Michael L. Dieden, a smooth-spoken public relations executive who inspired some residents and angered others when he said the Venice community plan needed more vision and soul, has resigned as head of the Venice Action Committee.
The surprise move came just two days after Dieden, 37, helped coordinate a ritzy beachside benefit that raised more than $50,000 for the group. Dieden said he quit last week to devote more time to his business.
"I put a year and a half of my life and my firm's life into it," Dieden said. "We now have a broad-based board of directors and we are financially solvent. It was time to pass the torch to new blood and new leadership."
Tom Sewell, a founding member of the group, said he and other members were shocked by the resignation. He called Dieden an extraordinary leader.
"He grew in the position," Sewell said. "And as he became much more articulate and powerful, he was able to inspire people. . . ."
Harlan Lee, a developer, was named as the group's new president. Lee said Dieden did a "phenomenal" job and he predicted that the committee, a 100-member organization of businessmen, residents and artists, would stick to the course that Dieden had charted.
Lee said the organization will continue to seek solutions to chronic community problems such as crime and the parking shortage, while fostering modest development. The committee is also expected to use the $50,000 to draft a new proposal on Venice growth.
That proposal was one of Dieden's last projects as head of the committee, and it also proved to be the most controversial. When he raised the idea earlier this month, Dieden said the current Venice Community Plan lacked vision and soul, and announced that the committee would hire a consultant to draft new development guidelines.
Gift to Community
Dieden termed the proposal, called "Visions of Venice," a gift to the community. But several residents charged that Dieden and the Venice Action Committee were actually trying to impose their will on the community. In a letter to The Times, longtime activist Arnold Springer said Dieden and his allies hope to make Venice more exclusive.
Dieden denied the allegation. But the incident was typical of the type of verbal tug of war that took place between Dieden's committee and the anti-growth activists who are affiliated with the Venice Town Council.
The council, which is not a government body, is dedicated to solving the parking shortage and preserving Venice's bohemian character. It was the only major activist group until late 1985, when the Venice Action Committee was formed by Dieden, who had honed his organizational skills as a political director for the Campaign for Economic Democracy and as campaign manager for Assemblyman Tom Hayden (D-Santa Monica).

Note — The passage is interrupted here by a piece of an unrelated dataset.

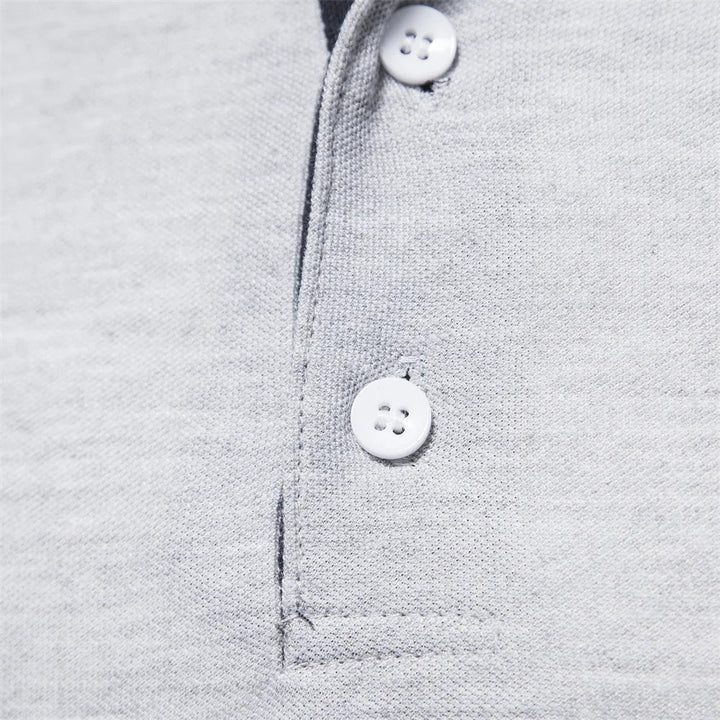 Beeckhoven™ | Chique Polo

The charismatic Dieden cemented the group's reputation as a community force by recruiting some of Venice's most prominent residents, including producer and restaurant owner Tony Bill, architect Frank Gehry, developers Lee and Stephen Blanchard and historian Sewell. And the group gained favorable publicity for early efforts such as tree planting and painting the old Venice City Hall.
But the committee never quite gained the trust of old-time community activists. And by the beginning of this year, as Dieden was detailing plans for drafting the new development guidelines, opponents were leveling serious charges at him.
Praise and Criticism
Several accused Dieden of being a front man for developers, many of whom are his personal clients. Others accused him of being a carpetbagger, noting that Dieden worked in Venice but lived in West Los Angeles.
Dieden's supporters, however, lavished praise on him. One developer who hired Dieden to represent him at a hearing said Dieden was "unflappable."
Dieden acknowledged that he had made some enemies, but said they did not influence his decision to resign. He said committee activities were consuming far too much of his time, and he added that he had achieved his goals of creating a "progressive voice" in Venice.
"I wanted to prove that we were credible and that we could perform," Dieden said. "There is always resistance to change. But there are some things in Venice that need changing. . . . The attack on the Venice Action Committee and myself is an easy and thoughtless way to deal with a group of people who are committed to changing the quality of life in Venice for the better."
Lee, who is building a multimillion-dollar commercial-residential complex at Rose Avenue and Main Street, could face opposition because he's a developer. But he said he will work to quell criticisms against the committee.
"If anybody has any problems with me being a developer they should come around and get involved with us," Lee said. "They (the group's critics) have worked hard and we have worked hard. I don't see any of them as opponents."
Dieden will continue to serve on the committee's board of directors.